* The problem:
Switch "dark trousers" to "black trousers" in the records, starting with the line containing "Is the white fertilizer" and going through the end of the records, with everything else unchanged. Give only these lines, and leave the pictures out.
## Begin
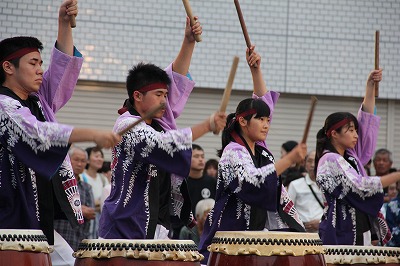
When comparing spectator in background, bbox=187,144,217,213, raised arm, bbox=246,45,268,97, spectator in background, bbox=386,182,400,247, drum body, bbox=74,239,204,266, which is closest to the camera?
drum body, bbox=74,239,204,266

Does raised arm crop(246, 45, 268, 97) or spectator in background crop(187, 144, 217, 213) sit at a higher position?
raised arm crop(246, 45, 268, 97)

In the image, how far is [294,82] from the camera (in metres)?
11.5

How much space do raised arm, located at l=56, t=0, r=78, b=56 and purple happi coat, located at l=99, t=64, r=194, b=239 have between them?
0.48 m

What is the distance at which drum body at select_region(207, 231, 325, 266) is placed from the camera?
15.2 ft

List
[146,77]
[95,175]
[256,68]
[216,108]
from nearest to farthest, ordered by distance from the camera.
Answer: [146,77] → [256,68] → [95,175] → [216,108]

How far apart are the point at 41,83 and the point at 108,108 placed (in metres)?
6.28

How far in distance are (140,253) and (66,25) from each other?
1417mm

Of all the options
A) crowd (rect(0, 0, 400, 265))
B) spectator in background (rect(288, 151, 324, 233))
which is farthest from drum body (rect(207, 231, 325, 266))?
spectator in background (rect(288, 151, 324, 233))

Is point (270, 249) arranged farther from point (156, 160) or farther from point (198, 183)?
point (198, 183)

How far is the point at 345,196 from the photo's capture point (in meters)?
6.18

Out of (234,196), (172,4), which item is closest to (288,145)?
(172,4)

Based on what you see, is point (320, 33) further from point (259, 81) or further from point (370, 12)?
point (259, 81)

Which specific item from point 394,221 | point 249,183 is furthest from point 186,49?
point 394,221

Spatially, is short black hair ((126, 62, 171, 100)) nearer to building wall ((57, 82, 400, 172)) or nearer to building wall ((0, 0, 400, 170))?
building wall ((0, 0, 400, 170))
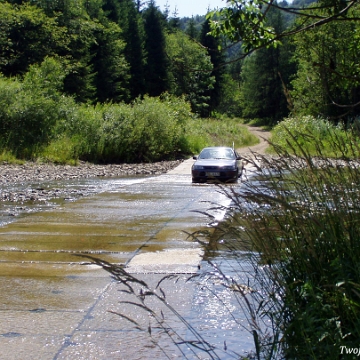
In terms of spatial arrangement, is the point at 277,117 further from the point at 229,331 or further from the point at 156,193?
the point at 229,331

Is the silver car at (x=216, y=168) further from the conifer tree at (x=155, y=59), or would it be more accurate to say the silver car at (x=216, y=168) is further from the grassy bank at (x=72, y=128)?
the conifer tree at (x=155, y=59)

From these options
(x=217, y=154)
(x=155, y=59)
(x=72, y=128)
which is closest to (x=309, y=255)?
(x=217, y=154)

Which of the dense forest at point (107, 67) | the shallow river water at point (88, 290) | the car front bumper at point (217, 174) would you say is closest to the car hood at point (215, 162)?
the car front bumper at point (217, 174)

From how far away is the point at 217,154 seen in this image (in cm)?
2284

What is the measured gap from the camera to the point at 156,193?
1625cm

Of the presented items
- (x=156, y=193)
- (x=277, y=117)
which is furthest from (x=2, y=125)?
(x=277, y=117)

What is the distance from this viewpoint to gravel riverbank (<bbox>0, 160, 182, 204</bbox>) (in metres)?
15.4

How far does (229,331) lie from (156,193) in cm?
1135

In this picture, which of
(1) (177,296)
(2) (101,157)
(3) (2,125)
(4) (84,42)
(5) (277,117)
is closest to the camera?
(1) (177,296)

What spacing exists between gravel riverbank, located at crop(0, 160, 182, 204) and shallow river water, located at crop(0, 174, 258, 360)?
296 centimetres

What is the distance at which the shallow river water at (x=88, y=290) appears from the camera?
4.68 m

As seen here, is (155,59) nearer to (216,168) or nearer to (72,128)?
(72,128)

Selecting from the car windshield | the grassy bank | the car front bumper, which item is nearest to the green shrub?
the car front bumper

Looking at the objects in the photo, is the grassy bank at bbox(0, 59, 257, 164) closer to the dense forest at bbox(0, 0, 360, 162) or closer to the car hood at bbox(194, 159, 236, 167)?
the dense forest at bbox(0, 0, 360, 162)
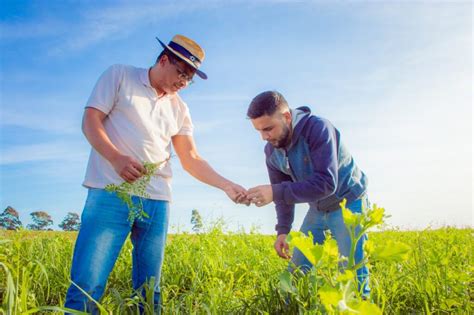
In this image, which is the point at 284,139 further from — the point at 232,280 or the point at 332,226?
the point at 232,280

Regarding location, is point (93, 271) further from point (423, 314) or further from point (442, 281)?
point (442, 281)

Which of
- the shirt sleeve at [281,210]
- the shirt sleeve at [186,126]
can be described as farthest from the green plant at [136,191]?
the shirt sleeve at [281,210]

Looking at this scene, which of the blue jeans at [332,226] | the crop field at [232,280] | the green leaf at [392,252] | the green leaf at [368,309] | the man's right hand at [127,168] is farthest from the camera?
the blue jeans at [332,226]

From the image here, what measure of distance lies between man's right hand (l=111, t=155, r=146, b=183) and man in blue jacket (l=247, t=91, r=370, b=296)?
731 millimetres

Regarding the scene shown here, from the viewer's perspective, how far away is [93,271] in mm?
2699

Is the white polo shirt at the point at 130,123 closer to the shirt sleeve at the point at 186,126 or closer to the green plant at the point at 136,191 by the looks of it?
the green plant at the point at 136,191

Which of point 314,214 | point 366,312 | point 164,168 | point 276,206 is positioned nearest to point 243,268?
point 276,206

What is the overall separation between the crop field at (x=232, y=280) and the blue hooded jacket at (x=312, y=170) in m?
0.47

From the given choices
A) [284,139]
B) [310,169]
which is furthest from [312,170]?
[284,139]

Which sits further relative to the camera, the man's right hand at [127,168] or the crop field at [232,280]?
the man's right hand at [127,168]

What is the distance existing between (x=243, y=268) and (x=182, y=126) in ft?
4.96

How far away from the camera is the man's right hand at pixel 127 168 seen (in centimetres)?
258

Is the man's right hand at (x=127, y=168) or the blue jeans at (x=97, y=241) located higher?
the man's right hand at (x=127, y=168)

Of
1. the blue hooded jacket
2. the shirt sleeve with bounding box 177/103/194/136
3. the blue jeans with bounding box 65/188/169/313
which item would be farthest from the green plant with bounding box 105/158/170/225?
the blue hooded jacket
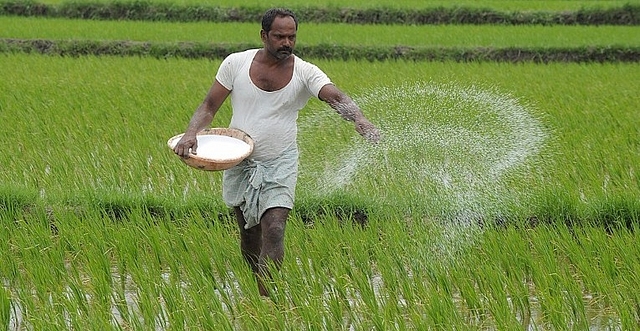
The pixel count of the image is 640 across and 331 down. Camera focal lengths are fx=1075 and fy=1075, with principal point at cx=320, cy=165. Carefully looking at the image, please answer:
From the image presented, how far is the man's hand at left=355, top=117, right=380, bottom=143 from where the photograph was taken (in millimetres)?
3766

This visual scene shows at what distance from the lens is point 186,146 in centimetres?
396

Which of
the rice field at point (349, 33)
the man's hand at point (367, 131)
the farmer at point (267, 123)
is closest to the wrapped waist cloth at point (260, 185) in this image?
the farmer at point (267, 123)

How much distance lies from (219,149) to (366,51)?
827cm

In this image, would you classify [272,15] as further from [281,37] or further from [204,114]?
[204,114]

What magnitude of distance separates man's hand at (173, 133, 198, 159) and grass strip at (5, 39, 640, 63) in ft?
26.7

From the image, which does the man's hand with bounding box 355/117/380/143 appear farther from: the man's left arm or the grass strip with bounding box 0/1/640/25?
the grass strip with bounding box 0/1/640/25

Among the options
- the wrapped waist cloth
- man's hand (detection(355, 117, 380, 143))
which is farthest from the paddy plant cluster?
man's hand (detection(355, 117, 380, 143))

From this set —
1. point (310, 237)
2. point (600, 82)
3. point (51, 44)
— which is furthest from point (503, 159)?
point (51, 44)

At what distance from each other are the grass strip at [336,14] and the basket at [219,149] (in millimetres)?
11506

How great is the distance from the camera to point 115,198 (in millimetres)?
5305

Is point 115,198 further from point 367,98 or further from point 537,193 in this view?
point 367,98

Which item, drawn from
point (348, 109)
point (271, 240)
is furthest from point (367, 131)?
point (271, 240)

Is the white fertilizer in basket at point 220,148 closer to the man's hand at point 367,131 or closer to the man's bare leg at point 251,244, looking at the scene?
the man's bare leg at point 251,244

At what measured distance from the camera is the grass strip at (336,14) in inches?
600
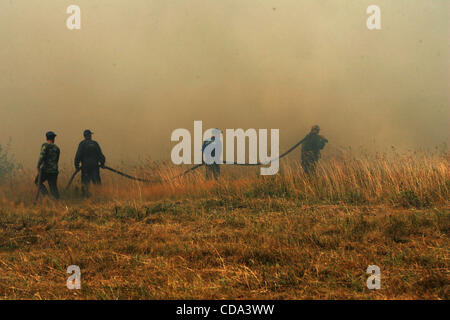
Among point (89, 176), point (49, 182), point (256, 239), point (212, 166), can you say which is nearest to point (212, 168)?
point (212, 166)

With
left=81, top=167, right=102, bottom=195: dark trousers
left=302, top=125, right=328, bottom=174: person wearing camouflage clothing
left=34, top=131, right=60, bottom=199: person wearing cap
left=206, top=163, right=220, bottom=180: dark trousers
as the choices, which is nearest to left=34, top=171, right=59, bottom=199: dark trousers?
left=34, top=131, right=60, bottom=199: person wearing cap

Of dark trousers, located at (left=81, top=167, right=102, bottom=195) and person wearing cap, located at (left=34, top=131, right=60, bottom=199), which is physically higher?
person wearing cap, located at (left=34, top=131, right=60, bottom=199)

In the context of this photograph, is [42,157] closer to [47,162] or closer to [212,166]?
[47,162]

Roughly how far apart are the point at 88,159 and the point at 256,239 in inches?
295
## End
* Response:
Is the white fertilizer in basket at point 220,148 closer to the man's hand at point 367,131 or closer to the man's bare leg at point 251,244, looking at the scene?
the man's bare leg at point 251,244

At what measured distance from the camera is the grass strip at (336,14) in inches?
600
Among point (89, 176), point (49, 182), point (256, 239), point (212, 166), can you say which is nearest to point (212, 168)?
point (212, 166)

With
left=81, top=167, right=102, bottom=195: black trousers
left=302, top=125, right=328, bottom=174: person wearing camouflage clothing
left=34, top=131, right=60, bottom=199: person wearing cap
left=206, top=163, right=220, bottom=180: black trousers
as the choices, which is nearest to left=34, top=171, right=59, bottom=199: black trousers?
left=34, top=131, right=60, bottom=199: person wearing cap

Of black trousers, located at (left=81, top=167, right=102, bottom=195) and person wearing cap, located at (left=34, top=131, right=60, bottom=199), which is physically higher?
person wearing cap, located at (left=34, top=131, right=60, bottom=199)

In the context of this photograph, is [42,157] closer to [47,162] or closer to [212,166]?
[47,162]

Roughly how far apart are the point at 88,159 and the point at 256,239 in inches?
295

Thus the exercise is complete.